The Duchess of Sussex’s tone-deaf lifestyle show vibrates with vacuous joylessness – and is packed with useless information that will take a long, long time to remove from your head
It begins with bees. Because, yes, bees are aspirational signifiers of the good life. And yes, bees make beautiful honey for, say, stirring into a sun tea (that would be tea steeped in California sunshine for approx three to four hours) or drizzling into a “beautiful on the inside” cake (which, as far as I can make out, is a Victoria sponge.) But the Duchess of Sussex, who only started beekeeping a year ago but already has “good vibes for good hives”, also sees them as a reminder to do something that scares you a little bit. Like, say, making a tone-deaf lifestyle show in a $8m (£6.3m) Montecito farmhouse while the US and beyond goes to hell in a handcart. “I’m trying to stay in the calm of it because it’s beautiful to be this connected,” she whispers in a low tone, so as not to spook the bees.

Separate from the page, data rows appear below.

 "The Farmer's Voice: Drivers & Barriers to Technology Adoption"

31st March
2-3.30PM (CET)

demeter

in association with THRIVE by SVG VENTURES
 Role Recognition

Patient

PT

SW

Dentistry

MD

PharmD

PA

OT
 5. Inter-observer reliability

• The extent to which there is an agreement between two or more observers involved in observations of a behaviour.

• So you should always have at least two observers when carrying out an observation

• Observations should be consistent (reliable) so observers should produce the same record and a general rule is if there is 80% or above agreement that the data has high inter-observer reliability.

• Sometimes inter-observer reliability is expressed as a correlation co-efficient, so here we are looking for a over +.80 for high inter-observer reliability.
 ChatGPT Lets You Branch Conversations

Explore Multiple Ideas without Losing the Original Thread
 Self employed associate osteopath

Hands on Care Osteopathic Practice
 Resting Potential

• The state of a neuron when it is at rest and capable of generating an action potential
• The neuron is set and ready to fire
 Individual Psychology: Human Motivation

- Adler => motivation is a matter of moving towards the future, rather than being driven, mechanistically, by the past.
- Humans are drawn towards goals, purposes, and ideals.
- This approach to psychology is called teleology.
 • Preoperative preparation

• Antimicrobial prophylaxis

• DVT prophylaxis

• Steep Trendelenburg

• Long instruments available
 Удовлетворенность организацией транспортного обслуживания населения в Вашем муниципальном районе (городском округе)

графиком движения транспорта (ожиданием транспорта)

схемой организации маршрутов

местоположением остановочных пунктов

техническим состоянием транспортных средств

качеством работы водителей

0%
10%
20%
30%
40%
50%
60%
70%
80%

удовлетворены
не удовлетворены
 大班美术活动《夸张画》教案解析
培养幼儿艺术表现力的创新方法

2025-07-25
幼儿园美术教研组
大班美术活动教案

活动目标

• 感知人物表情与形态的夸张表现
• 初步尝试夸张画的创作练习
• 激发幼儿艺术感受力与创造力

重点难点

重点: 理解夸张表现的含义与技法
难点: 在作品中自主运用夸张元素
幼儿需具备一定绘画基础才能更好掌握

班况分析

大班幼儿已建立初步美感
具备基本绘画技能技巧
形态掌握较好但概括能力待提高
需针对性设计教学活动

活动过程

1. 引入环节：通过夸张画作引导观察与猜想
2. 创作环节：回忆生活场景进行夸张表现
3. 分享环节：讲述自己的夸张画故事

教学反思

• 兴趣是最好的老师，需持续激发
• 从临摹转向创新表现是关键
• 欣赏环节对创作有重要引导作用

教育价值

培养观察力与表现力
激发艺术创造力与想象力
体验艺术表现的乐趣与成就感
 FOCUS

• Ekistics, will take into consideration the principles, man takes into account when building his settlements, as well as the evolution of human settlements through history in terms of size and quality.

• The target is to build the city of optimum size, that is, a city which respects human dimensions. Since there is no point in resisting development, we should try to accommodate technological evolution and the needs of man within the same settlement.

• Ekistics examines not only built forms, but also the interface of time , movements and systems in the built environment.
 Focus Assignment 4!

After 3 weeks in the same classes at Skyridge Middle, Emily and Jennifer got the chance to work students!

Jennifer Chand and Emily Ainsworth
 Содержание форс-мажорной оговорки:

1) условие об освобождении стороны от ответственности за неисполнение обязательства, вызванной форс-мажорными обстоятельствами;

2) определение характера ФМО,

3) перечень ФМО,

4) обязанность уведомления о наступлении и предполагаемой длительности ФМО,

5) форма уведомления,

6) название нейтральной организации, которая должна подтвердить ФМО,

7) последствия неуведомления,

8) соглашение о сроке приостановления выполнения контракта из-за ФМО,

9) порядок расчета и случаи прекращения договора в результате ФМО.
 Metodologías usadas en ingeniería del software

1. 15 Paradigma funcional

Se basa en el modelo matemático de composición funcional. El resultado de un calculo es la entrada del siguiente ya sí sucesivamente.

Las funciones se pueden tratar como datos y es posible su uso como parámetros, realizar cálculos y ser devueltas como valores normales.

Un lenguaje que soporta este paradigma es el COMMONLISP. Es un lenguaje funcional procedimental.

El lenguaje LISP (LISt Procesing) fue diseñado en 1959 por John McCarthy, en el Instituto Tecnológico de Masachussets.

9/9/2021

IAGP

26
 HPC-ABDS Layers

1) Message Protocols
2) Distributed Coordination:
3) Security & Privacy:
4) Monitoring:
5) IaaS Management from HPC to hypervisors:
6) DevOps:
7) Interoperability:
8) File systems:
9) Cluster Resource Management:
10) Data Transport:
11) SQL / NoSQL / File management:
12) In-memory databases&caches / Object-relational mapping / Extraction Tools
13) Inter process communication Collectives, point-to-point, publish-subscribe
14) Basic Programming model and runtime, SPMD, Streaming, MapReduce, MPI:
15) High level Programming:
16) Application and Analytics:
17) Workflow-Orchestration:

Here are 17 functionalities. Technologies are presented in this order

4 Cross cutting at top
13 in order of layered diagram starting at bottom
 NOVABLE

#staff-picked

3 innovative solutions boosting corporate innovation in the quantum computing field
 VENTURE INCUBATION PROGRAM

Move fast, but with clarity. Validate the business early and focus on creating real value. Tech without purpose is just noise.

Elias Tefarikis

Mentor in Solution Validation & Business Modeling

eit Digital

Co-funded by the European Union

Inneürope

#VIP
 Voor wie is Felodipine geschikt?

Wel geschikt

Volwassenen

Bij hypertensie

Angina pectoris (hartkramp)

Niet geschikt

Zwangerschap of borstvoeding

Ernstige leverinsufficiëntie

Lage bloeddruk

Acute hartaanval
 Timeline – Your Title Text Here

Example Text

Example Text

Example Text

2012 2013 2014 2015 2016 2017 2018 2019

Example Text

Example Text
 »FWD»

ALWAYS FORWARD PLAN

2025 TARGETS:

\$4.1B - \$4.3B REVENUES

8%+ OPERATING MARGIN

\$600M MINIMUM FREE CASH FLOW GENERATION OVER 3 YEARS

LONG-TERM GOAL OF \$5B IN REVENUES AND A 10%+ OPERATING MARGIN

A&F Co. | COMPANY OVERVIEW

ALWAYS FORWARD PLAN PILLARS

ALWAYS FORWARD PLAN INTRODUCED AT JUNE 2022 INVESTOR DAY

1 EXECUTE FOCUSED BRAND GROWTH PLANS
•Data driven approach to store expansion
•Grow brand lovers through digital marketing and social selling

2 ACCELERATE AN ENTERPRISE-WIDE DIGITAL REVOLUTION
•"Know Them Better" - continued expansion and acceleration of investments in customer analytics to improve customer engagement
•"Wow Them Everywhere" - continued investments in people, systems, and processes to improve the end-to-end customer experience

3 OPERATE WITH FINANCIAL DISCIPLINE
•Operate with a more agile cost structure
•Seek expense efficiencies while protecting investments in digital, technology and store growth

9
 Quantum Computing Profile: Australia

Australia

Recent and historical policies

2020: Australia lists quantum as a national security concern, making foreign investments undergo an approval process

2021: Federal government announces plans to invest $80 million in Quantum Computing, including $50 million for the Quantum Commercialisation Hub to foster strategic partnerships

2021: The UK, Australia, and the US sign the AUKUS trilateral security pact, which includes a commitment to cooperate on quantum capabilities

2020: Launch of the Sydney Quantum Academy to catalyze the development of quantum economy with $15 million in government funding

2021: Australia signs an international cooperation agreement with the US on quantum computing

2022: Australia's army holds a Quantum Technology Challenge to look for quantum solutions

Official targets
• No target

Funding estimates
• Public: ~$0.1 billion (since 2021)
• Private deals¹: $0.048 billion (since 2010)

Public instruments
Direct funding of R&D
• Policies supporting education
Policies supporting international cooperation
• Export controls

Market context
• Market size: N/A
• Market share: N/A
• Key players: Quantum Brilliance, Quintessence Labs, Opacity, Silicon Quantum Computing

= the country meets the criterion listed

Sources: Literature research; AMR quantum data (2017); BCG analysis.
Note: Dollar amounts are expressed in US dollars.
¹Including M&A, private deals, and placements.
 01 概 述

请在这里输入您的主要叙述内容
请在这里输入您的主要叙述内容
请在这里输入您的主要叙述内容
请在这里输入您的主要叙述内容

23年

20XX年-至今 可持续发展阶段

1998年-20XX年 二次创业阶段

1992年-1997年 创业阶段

Or, indeed, her viewers, who find themselves at the deflating juncture where we can finally judge to our heart’s content the contemporary curio that is With Love, Meghan. Do we really need to though? Gazillions of words, many of them predictably hateful, have already been spewed on what it is actually about, based on the two-minute trailer alone. Is Meghan the ultimate tradwife? A domestic goddess in the wink-wink Nigella vein (if only!)? A fake flaunting her wealth? Is it a cynical money-making exercise (Netflix reportedly paid the Sussexes £78m for their overall deal)? A right-on sister who genuinely cares about diversity? An estranged royal suffering from an incurable case of earnestness? Or, as the New York Times dubbed her, is she “the millennial Martha Stewart of Montecito”?